Embora eu entenda que as ideologias políticas não possam cegar os interesses do país, suas necessidades e os clamores do povo, deve haver um liame mínimo com algum princípio norteador, para que indique os pontos de vista a serem defendidos e capaz de limitar, minimamente, a orgia do poder, em que vale tudo para alcançá-lo.

Um partido assumidamente de centro é, também, assumidamente vazio ideologicamente, sem valores e princípios que possam dirigi-lo de maneira objetiva nas andanças da política, sendo, assim, incapaz de ordenar e conduzir seus filiados e eleitores de modo claro. A velha pergunta "o que queremos?" não é plenamente respondida. O argumento de que um partido de centro será isento e votará pelo melhor é pura ilusão, pois sequer sabemos para onde se inclina esse "melhor".

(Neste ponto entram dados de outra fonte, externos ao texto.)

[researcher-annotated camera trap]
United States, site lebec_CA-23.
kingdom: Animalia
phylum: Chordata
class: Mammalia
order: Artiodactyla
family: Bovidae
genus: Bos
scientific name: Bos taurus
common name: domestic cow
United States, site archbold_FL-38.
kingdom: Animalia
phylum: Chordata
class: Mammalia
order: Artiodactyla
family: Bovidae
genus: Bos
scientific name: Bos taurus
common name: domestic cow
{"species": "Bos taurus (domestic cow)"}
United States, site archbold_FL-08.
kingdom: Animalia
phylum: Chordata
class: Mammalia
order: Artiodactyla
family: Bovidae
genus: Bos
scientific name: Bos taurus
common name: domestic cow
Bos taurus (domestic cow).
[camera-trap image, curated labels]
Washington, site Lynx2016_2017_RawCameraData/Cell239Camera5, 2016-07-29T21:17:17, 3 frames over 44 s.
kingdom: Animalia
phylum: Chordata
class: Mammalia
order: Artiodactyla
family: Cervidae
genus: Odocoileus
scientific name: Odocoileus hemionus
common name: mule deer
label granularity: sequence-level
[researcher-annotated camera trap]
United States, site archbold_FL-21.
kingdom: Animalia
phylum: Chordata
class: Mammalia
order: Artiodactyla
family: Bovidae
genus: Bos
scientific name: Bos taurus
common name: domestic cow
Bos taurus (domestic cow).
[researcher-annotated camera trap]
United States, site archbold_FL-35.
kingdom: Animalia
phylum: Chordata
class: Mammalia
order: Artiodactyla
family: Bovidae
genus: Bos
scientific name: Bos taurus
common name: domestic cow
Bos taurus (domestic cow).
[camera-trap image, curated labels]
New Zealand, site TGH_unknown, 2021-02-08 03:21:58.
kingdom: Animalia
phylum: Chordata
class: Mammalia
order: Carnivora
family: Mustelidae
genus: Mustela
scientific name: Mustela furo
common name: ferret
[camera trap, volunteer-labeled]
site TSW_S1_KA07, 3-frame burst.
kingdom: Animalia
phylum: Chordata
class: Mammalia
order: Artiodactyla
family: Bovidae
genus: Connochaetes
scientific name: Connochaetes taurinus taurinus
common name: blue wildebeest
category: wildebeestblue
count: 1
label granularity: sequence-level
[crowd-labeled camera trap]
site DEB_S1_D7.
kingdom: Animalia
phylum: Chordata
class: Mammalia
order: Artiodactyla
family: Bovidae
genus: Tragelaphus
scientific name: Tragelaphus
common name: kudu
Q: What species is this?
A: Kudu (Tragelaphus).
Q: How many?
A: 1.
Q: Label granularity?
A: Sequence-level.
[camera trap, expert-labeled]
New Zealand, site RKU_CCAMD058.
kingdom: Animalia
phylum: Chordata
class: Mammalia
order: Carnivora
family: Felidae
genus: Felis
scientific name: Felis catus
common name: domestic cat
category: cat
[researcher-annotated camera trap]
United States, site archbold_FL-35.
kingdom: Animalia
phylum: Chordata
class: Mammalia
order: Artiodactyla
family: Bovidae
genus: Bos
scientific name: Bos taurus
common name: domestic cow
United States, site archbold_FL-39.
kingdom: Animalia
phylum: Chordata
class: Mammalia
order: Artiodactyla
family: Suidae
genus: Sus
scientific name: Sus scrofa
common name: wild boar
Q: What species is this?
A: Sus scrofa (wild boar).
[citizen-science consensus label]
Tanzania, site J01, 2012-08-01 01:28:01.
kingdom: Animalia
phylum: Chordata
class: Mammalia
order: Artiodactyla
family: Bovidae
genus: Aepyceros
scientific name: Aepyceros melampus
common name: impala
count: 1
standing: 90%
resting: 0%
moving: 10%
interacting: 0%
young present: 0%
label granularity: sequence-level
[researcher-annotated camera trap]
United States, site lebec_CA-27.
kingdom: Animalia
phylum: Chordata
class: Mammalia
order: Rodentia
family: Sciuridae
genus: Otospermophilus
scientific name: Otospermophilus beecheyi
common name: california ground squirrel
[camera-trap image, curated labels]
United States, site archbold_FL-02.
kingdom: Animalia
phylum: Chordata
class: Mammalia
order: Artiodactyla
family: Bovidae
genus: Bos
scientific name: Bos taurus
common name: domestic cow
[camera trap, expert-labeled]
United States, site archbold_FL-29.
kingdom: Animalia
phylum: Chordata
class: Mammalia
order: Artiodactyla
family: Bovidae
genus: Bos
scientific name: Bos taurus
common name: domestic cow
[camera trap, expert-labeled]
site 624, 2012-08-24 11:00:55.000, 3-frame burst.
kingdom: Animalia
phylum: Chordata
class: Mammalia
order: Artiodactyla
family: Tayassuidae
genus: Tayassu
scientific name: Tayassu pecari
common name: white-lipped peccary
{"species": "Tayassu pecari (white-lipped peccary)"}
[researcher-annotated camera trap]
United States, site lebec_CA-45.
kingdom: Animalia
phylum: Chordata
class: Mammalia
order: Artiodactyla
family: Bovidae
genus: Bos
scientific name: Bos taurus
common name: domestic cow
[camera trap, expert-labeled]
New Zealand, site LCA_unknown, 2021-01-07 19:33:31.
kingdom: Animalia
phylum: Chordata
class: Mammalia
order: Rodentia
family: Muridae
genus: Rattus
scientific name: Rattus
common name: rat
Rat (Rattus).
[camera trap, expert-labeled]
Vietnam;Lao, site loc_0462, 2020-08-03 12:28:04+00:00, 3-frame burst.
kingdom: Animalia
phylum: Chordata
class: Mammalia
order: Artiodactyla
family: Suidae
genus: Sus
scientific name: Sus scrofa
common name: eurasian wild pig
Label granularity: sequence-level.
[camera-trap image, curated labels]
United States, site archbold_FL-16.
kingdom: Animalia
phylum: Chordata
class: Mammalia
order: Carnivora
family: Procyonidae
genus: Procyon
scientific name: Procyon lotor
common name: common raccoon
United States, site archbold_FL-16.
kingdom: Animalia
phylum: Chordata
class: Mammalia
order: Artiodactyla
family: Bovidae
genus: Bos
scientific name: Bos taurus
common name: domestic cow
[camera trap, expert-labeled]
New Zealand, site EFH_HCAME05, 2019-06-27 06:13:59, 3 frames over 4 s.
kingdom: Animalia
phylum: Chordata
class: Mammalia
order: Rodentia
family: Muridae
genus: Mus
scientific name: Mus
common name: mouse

Cabe lembrar, ainda, que no manifesto de lançamento do partido se defende a formação de uma nova Constituinte. Todavia, toda e qualquer Constituição tem influências ideológicas, sejam elas quais forem, e por menores que sejam. Portanto, podemos dizer que o PSD já nasce incoerente, pois é de centro, ou seja, sem uma tendência ideológica assumida, mas defende o melhor para o país, seja qual for esse suposto melhor.

Contudo, a incoerência do PSD é coerente com o atual estágio de desenvolvimento da política brasileira. Vivemos numa era em que muitos partidos do país, que ostentam bandeiras ideológicas, afundam cada vez mais sob o fisiologismo dos seus interesses (o PMDB não tem união alguma entre suas lideranças regionais e nacionais, estando presente em todos os governos brasileiros, desde a redemocratização; o PV libera seus representantes para defenderem quem quiser; e o PTB, PDT e o PP ora pendem para um lado "social", ora para um lado "econômico", além de outros exemplos), enquanto outros são soterrados pela inflexibilidade decorrente de uma arraigação principiológica extrema (caso do PSTU, PCO, PSOL, dentre outros), enquanto há aqueles que, no poder, são flexíveis com seus valores, mas na oposição, defendem seus pontos de vista como se fossem religiosos (caso do PSDB, DEM e PT, seja na oposição, seja na situação). Dessa maneira, nada menos surpreendente que um partido assuma essa ausência de valores e princípios como seus valores e princípios.

O relativismo que serve de bandeira para o PSD é o mesmo que conduz o mundo ocidental contemporâneo. Nossos principais partidos surgiram em épocas em que determinadas filosofias e ideologias estavam em voga pelo globo: o PTB original (pai do atual PTB e do PDT) veio na esteira do trabalhismo dos anos 30; o PC do B, o PCB e o PSB, além, claro, do PT, vieram dos movimentos sindicais socialistas das décadas de 1940 a 1970, passando pela de 1980; o PV veio da onda verde que estourou no final dos anos 70 e se desenvolveu no país nos anos 1980; o PMDB, da resistência legal à ditadura, nos anos 70; o PSDB e o DEM (antes PFL), como reflexo da onda neoliberal dos anos 1980. O PSD não é diferente: representa o pensamento de um tempo: o relativismo e o fisiologismo para adequar-se ao poder.

Portanto, o PSD, que já foi concebido programado para ser incoerente na política brasileira, visto que nasceu para assumidamente defender qualquer coisa que "entender o melhor para o Brasil", é incrivelmente coerente, pois veste, sem pudor, a camiseta do tempo vazio e relativista em que vivemos, no qual o vale-tudo pelo poder, sucesso e prazer são o norte da nossa bússola burra.